Lignes enregistrées:
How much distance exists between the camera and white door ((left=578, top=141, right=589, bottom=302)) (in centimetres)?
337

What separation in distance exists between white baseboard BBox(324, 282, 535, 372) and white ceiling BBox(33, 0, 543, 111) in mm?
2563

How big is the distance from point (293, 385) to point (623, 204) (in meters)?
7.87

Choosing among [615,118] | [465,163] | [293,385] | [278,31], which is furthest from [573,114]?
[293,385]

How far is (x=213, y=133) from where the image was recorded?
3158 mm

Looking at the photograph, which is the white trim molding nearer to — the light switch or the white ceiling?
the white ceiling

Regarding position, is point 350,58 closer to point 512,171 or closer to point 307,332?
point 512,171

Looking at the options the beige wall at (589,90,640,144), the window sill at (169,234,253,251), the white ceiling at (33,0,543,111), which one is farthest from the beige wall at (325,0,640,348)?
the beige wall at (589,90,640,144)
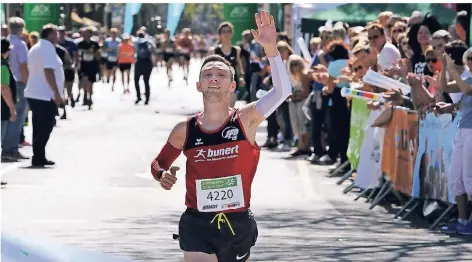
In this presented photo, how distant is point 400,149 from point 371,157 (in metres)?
1.18

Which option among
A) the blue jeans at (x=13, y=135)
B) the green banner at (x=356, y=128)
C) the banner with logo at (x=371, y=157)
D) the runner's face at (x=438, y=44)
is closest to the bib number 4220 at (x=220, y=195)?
the runner's face at (x=438, y=44)

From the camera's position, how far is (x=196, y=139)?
7078mm

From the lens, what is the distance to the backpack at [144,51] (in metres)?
32.7

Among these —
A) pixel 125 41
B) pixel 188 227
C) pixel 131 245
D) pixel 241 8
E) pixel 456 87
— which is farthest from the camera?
pixel 125 41

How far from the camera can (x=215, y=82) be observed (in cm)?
701

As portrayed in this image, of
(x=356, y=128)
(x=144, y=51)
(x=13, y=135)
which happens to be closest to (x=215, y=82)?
(x=356, y=128)

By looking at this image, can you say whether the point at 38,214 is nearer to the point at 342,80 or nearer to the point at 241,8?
the point at 342,80

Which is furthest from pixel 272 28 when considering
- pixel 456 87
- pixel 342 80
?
pixel 342 80

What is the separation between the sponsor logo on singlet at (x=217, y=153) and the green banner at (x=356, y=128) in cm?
855

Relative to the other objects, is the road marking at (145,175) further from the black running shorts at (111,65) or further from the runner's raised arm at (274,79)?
the black running shorts at (111,65)

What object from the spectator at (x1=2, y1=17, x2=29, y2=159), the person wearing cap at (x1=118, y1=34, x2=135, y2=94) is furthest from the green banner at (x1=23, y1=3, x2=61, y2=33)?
the spectator at (x1=2, y1=17, x2=29, y2=159)

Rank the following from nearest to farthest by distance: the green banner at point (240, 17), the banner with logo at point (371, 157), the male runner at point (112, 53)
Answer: the banner with logo at point (371, 157) → the green banner at point (240, 17) → the male runner at point (112, 53)

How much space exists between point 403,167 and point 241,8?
22.0m

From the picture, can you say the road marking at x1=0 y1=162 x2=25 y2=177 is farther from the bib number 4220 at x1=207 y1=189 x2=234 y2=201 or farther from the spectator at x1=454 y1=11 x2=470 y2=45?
the bib number 4220 at x1=207 y1=189 x2=234 y2=201
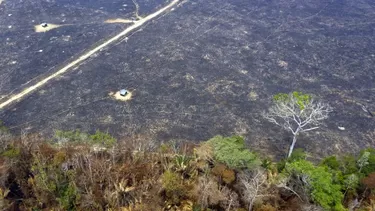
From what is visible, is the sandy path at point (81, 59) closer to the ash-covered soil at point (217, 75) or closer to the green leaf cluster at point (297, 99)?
the ash-covered soil at point (217, 75)

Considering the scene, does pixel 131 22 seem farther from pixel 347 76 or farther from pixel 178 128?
pixel 347 76

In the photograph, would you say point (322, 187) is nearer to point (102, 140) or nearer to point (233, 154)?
point (233, 154)

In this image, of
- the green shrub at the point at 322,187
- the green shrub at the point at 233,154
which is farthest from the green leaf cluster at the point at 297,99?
the green shrub at the point at 322,187

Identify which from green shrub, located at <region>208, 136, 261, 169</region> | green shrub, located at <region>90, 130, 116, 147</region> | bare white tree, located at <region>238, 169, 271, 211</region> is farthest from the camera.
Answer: green shrub, located at <region>90, 130, 116, 147</region>

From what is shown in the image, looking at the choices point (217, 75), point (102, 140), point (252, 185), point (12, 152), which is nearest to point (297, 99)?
point (252, 185)

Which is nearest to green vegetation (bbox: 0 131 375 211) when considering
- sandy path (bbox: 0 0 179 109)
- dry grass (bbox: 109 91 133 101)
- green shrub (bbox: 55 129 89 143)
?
green shrub (bbox: 55 129 89 143)

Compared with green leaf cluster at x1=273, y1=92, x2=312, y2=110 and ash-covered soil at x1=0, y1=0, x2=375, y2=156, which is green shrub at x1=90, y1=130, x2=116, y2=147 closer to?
ash-covered soil at x1=0, y1=0, x2=375, y2=156

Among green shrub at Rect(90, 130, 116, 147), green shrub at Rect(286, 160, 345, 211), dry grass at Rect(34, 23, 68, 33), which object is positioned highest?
green shrub at Rect(286, 160, 345, 211)
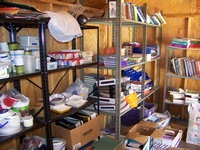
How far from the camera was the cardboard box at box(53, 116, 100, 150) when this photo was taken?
5.50 feet

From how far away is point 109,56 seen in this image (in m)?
2.21

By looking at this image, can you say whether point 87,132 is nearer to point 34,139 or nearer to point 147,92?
point 34,139

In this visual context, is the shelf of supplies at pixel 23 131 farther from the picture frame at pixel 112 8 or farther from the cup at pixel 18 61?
the picture frame at pixel 112 8

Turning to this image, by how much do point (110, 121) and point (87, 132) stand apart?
140 centimetres

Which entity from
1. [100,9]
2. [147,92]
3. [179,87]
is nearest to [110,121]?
[147,92]

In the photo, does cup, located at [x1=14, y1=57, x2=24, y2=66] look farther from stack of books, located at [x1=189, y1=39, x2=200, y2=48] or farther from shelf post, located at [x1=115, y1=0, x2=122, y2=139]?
stack of books, located at [x1=189, y1=39, x2=200, y2=48]

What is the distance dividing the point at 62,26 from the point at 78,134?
0.88 m

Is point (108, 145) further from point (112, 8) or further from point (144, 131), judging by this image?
point (112, 8)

À faire:
Transformez toutes les lignes ci-dessus en une liste numérotée, en omettant les lignes vides. N'incluez pas les images dans votre réponse.

Résultat obtenu:
1. How much distance exists between the camera and white door ((left=578, top=141, right=589, bottom=302)) (in centimetres)?
2. 337
3. What separation in distance exists between white baseboard BBox(324, 282, 535, 372) and white ceiling BBox(33, 0, 543, 111) in mm?
4. 2563
5. How big is the distance from point (293, 385) to point (623, 204) (in meters)?
6. 7.87
7. Choosing among [615,118] | [465,163] | [293,385] | [278,31], which is furthest from [573,114]?
8. [293,385]
9. How far is (x=213, y=133) from where the image was recorded?
10. 3158 mm
11. Looking at the photograph, which is the white trim molding nearer to — the light switch or the white ceiling?
12. the white ceiling
13. Regarding position, is point 350,58 closer to point 512,171 or closer to point 307,332?
14. point 512,171
15. Looking at the options the beige wall at (589,90,640,144), the window sill at (169,234,253,251), the white ceiling at (33,0,543,111), which one is farthest from the beige wall at (325,0,640,348)?
16. the beige wall at (589,90,640,144)
17. In this presented photo, how distant is point 400,149 from point 371,157 (in metres)?
18. 1.18
19. Which option among
20. A) the blue jeans at (x=13, y=135)
21. B) the green banner at (x=356, y=128)
22. C) the banner with logo at (x=371, y=157)
23. D) the runner's face at (x=438, y=44)
24. is closest to the bib number 4220 at (x=220, y=195)?
25. the runner's face at (x=438, y=44)
26. From the camera's position, how far is (x=196, y=139)?
27. 7078mm
28. From the lens, what is the distance to the backpack at [144,51] (in metres)?
29. 32.7
30. Among these —
31. A) pixel 125 41
32. B) pixel 188 227
33. C) pixel 131 245
34. D) pixel 241 8
35. E) pixel 456 87
36. — which is farthest from the camera?
37. pixel 125 41
38. How far from the camera can (x=215, y=82) be observed (in cm)?
39. 701
40. As portrayed in this image, of
41. (x=356, y=128)
42. (x=144, y=51)
43. (x=13, y=135)
44. which happens to be closest to (x=215, y=82)?
45. (x=356, y=128)
46. By looking at this image, can you say whether the point at 38,214 is nearer to the point at 342,80 or nearer to the point at 241,8?
47. the point at 342,80
48. Which is furthest from pixel 272 28 when considering
49. - pixel 456 87
50. - pixel 342 80
51. ?
52. pixel 342 80
53. What is the separation between the sponsor logo on singlet at (x=217, y=153) and the green banner at (x=356, y=128) in cm?
54. 855
55. Relative to the other objects, is the road marking at (145,175) further from the black running shorts at (111,65) or further from the runner's raised arm at (274,79)?
56. the black running shorts at (111,65)
57. What object from the spectator at (x1=2, y1=17, x2=29, y2=159), the person wearing cap at (x1=118, y1=34, x2=135, y2=94) is furthest from the green banner at (x1=23, y1=3, x2=61, y2=33)?
58. the spectator at (x1=2, y1=17, x2=29, y2=159)
59. Rank the following from nearest to farthest by distance: the green banner at point (240, 17), the banner with logo at point (371, 157), the male runner at point (112, 53)
60. Answer: the banner with logo at point (371, 157) → the green banner at point (240, 17) → the male runner at point (112, 53)
61. How much space exists between point 403,167 and point 241,8?
62. 22.0m
63. From the picture, can you say the road marking at x1=0 y1=162 x2=25 y2=177 is farther from the bib number 4220 at x1=207 y1=189 x2=234 y2=201 or farther from the spectator at x1=454 y1=11 x2=470 y2=45?
64. the bib number 4220 at x1=207 y1=189 x2=234 y2=201
65. From what is visible, is the sandy path at point (81, 59) closer to the ash-covered soil at point (217, 75) or closer to the green leaf cluster at point (297, 99)?
66. the ash-covered soil at point (217, 75)
67. Considering the scene, does pixel 131 22 seem farther from pixel 347 76 or farther from pixel 178 128?
68. pixel 347 76
69. In the photograph, would you say point (322, 187) is nearer to point (102, 140) or nearer to point (233, 154)?
70. point (233, 154)
71. In this image, of
72. - the green shrub at the point at 322,187
73. - the green shrub at the point at 233,154
74. which is farthest from the green leaf cluster at the point at 297,99?
75. the green shrub at the point at 322,187
76. Identify which from green shrub, located at <region>208, 136, 261, 169</region> | green shrub, located at <region>90, 130, 116, 147</region> | bare white tree, located at <region>238, 169, 271, 211</region> is farthest from the camera.
77. Answer: green shrub, located at <region>90, 130, 116, 147</region>
78. From what is shown in the image, looking at the choices point (217, 75), point (102, 140), point (252, 185), point (12, 152), which is nearest to point (297, 99)?
79. point (252, 185)
80. Which is nearest to green vegetation (bbox: 0 131 375 211) when considering
81. - sandy path (bbox: 0 0 179 109)
82. - dry grass (bbox: 109 91 133 101)
83. - green shrub (bbox: 55 129 89 143)
84. ?
85. green shrub (bbox: 55 129 89 143)
86. Compared with green leaf cluster at x1=273, y1=92, x2=312, y2=110 and ash-covered soil at x1=0, y1=0, x2=375, y2=156, which is green shrub at x1=90, y1=130, x2=116, y2=147 closer to?
87. ash-covered soil at x1=0, y1=0, x2=375, y2=156
88. Among green shrub at Rect(90, 130, 116, 147), green shrub at Rect(286, 160, 345, 211), dry grass at Rect(34, 23, 68, 33), which object is positioned highest?
89. green shrub at Rect(286, 160, 345, 211)
90. How far from the camera was the cardboard box at box(53, 116, 100, 150) when this photo was taken?
91. 5.50 feet
92. From how far away is point 109,56 seen in this image (in m)?
93. 2.21
94. By looking at this image, can you say whether point 87,132 is nearer to point 34,139 or nearer to point 147,92?
95. point 34,139
96. In this visual context, is the shelf of supplies at pixel 23 131 farther from the picture frame at pixel 112 8 or farther from the cup at pixel 18 61?
97. the picture frame at pixel 112 8
98. Turning to this image, by how much do point (110, 121) and point (87, 132) stand apart?
99. 140 centimetres
100. Which entity from
101. 1. [100,9]
102. 2. [147,92]
103. 3. [179,87]
104. is nearest to [110,121]?
105. [147,92]
106. In the photo, does cup, located at [x1=14, y1=57, x2=24, y2=66] look farther from stack of books, located at [x1=189, y1=39, x2=200, y2=48] or farther from shelf post, located at [x1=115, y1=0, x2=122, y2=139]?
107. stack of books, located at [x1=189, y1=39, x2=200, y2=48]
108. What is the distance dividing the point at 62,26 from the point at 78,134?
109. 0.88 m
110. Is point (108, 145) further from point (112, 8) or further from point (144, 131), judging by this image?
111. point (112, 8)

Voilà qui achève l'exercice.